W W W . L E S V E . O R G

Monday, September 6, 2010 01:30 GMT (Local Swedish time: 03:30)

Gnu Private Guard

Introduction

Can you trust your ISP provider that he/she not read your e-mail or maybe worse change the contents of your email so that the information is all wrong. A little change like a meeting date, phone number or other vital information can spoil a lot for you. In the middle 1990 a guy name Philip Zimmermann saw this problem and write a program called Pretty Good Privacy. The US laws did not permit export of such a program as Electronic Media. So Phil printed the source code (in C) in a book and sell that all over the world.
The program Pretty Good Privacy give the short name PGP.
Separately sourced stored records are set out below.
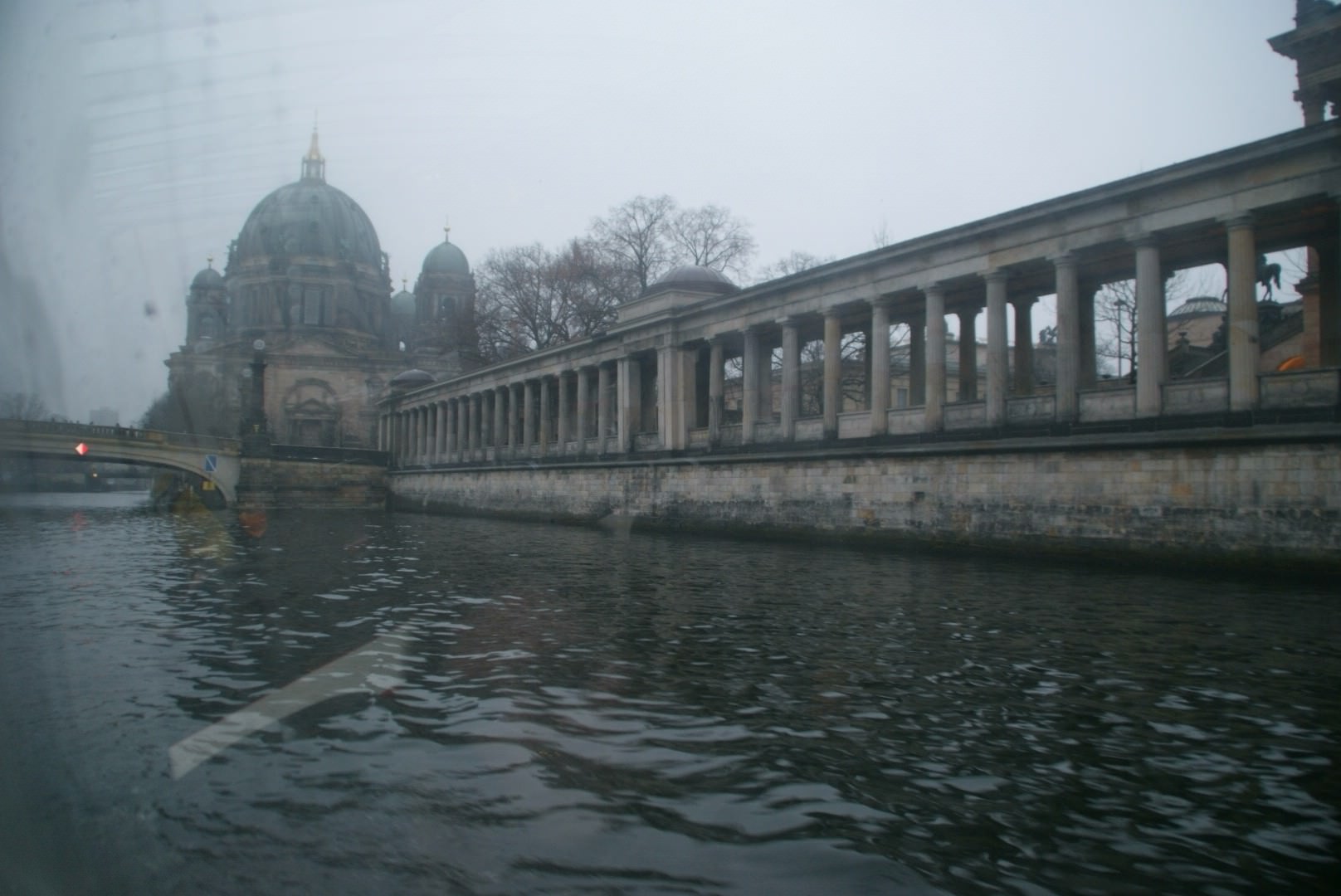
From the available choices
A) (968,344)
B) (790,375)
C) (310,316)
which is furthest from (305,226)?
(968,344)

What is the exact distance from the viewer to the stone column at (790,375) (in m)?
28.7

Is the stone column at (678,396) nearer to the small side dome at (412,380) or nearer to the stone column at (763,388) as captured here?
the stone column at (763,388)

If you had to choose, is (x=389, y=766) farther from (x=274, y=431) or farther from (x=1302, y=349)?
(x=274, y=431)

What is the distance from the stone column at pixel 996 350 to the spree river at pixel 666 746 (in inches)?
419

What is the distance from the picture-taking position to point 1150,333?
19.7m

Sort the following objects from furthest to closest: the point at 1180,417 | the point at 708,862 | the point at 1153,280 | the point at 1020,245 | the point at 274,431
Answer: the point at 274,431
the point at 1020,245
the point at 1153,280
the point at 1180,417
the point at 708,862

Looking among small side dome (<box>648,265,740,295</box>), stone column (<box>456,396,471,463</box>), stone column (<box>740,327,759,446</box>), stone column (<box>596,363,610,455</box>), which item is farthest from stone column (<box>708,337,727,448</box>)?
stone column (<box>456,396,471,463</box>)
What is Pretty Good Privacy ?

In conventional cryptosystems, a key is used to encrypt a message or a file. The same key is then used to decrypt the message. Consequently the key must then be sent to the recipient. Often it is difficult or impossible to send the key to the recipient because of the lack of a secure channel over which to do this, if a secure channel were avaliable then perhaps cryptography wouldn't even be necessary.
Public key cryptography is a system in which keys are generated in pairs, one public and one private key. The public key is freely distributed, while the private key is kept secret. Messages encrypted with the public key require the corresponding private key for decryption. This eliminates the need for a secure channel over which to send keys.

But the problem with PGP

PGP provides everyone with the means to conduct secure correspondence over an insecure network. # Why should I encrypt my messages? Because the e-mail you send and recieve is nobody's business except yours and your intended recipient's. Perhaps you feel you have nothing to hide. That is good, however it still makes sense to put your mail in an "envelope". There are many reasons why law abiding citizens should use crypto for their communications across the insecure internet. See the PGP documentation for a much more in-depth discussion of these issues. # How good is PGP? See the PGP manuals for details on this but, suffice it to say, that it's nearly impossible to break the code of a PGP encrypted message using standard code breaking methods. Furthermore, PGP encrypts messages with a different random key every time it is used, so even if someone had the resourses and inclination to crack one of your PGP encrypted messages, it would not help them to decrypt another one generated with the same key. This is not to say that PGP does not have it's weaknesses though. The way PGP is most vulnerable is the possibility of another person tampering with your "keyrings" or guessing your password. PGP has addressed these issues and in order to use it confidently one must read the manuals.